#### [DOCUMENT SECTION]
================
The present invention relates to a structure for supporting a transducer for recording or reproducing information on or from a recording medium mainly by an interaction with the recording medium, specifically, by the action of light, heat, magnetic field, or the like.
As a conventional example of a transducer-supporting structure, for example, a structure for supporting a magnetic core for magnetic recording is cited. As a medium, a magnetic tape or a flexible disk has been used, and in recent years, a minidisk (hereinafter abbreviated to MD) has been widely used as a magneto-optical recording medium mainly for music. The MD is based on the use of a sliding-type magnetic head slider for magneto-optical field modulation overwrite.
Next, a magnetic head structure mainly for MD will be discussed as an example of a conventional transducer-supporting structure. This example has been disclosed in Japanese Patent Laid-Open No. 6-195851. FIG. 10(a) shows an entire structure.
In FIG. 10(a), reference numeral 101 denotes a slider serving as a transducer mounting section. In general, the main function of the transducer mounting section is to interface with a medium. In this example, the slider comes into slidable contact with the medium to maintain a distance between a transducer and the medium.
================
#### [RAW RECORDS]
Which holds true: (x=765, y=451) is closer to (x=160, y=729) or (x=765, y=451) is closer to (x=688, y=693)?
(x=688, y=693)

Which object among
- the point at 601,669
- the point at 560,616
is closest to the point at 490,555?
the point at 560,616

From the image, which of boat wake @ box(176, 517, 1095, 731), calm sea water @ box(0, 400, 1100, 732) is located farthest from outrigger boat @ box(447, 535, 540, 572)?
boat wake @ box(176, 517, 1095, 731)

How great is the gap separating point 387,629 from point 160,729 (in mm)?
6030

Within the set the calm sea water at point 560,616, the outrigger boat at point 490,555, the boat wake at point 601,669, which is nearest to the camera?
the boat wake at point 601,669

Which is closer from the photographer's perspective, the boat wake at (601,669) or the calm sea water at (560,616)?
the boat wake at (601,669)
================
In the patent passage on transducer-supporting structures, what does reference numeral 101 denote in FIG. 10(a)?

A slider serving as a transducer mounting section.